-- Consignes --
1) Le texte sur la musique en France et en Grande-Bretagne décrit des mélanges qui font « notre force ». Relevez tout ce qui, d'après lui, est ainsi mélangé.
2) Traduisez en anglais cette phrase du texte sur la musique en France et en Grande-Bretagne : « En France, il y a énormément de subventions pour la culture. »
3) Rédigez la suite du texte sur la musique en France et en Grande-Bretagne, en partant de sa dernière phrase.

───── Texte d'étude ─────

Ici, la musique est un business, ça n’est pas de la culture. Les pays anglo-saxons n’ont pas de scrupules, ils font du business avec la culture. C’est la grande différence avec la France où quand la musique commence à devenir commerciale, elle n’est plus vraiment culturelle. En France, il y a énormément de subventions pour la culture. Mais dès que l’on considère l’aspect commercial des choses, l'intérêt est moindre. Pas en Grande-Bretagne. Ici, on ne peut pas faire ça, on a besoin de cet argent, il faut investir. Les maisons de disques ne gagnent pas d’argent à l’international sauf, coup de chance, pour un Daft Punk ou un Stardust, et ça n’est pas typiquement français.
Notre force, c’est les mélanges de races, de styles, d’influences, de générations, d’instruments, acoustiques ou de machines. Nous n’avons pas besoin d’exporter notre variété purement française. Par contre, notre richesse et notre diversité culturelles, nos richesses musicales qui mélangent tout, ça c’est notre force actuellement. Les Anglais commencent à s’en rendre compte. Les artistes africains traditionnels produits en France ont bonne presse ici depuis lontemps. Pour la "global fusion", ça commence.

───── Extraits de documents ─────

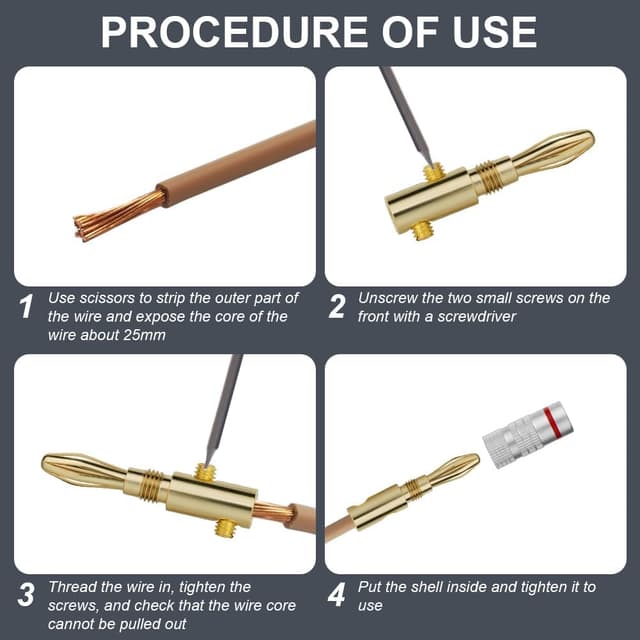 PROCEDURE OF USE

1 Use scissors to strip the outer part of the wire and expose the core of the wire about 25mm

2 Unscrew the two small screws on the front with a screwdriver

3 Thread the wire in, tighten the screws, and check that the wire core cannot be pulled out

4 Put the shell inside and tighten it to use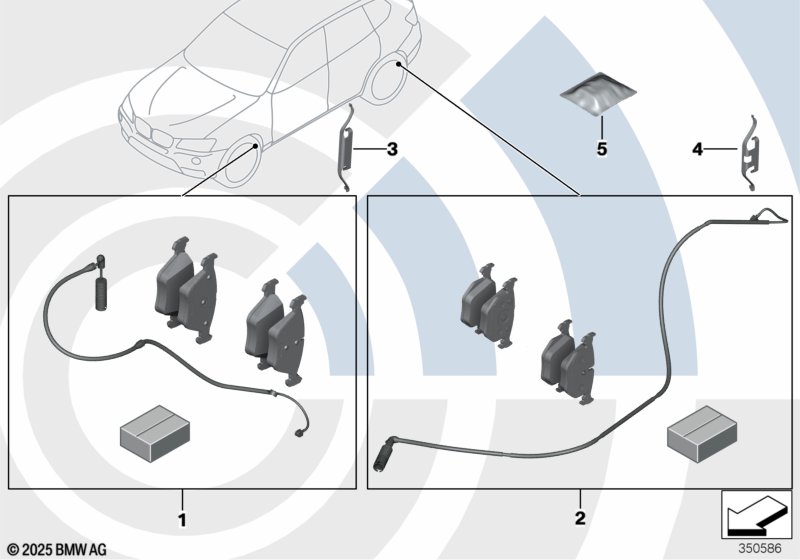 3

5

4

1

2

© 2025 BMW AG

350586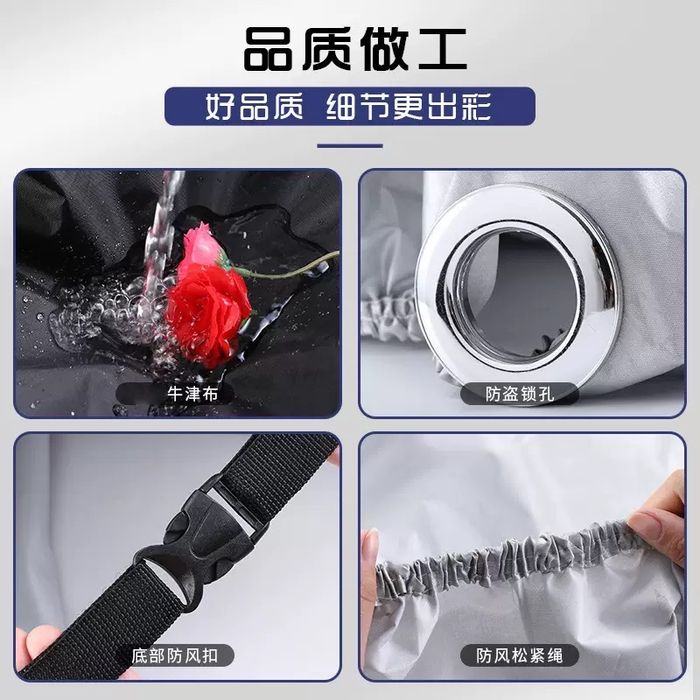 品质做工

好品质 细节更出彩

牛津布

防盗锁孔

底部防风扣

防风松紧绳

─────

-- Corrigé --
1) les races ; les styles ; les influences ; les générations ; les instruments, acoustiques ou de machines

2) In France, there are a great many subsidies for culture.

3)
On travaille actuellement sur un festival intitulé Paris sur Scène, qui se déroulera au Barbican Center qui est Le gros centre culturel de Londres (2.000 places) et qui peut donc se permettre d’investir. Il y aura, entre autres, Juliette Gréco qui est un des derniers piliers de la chanson française.
La chanson française ne peut pas être une priorité commerciale tout de suite, mais sur le long terme. On ne peut pas l’imposer. Ça reste de l’ordre du culturel.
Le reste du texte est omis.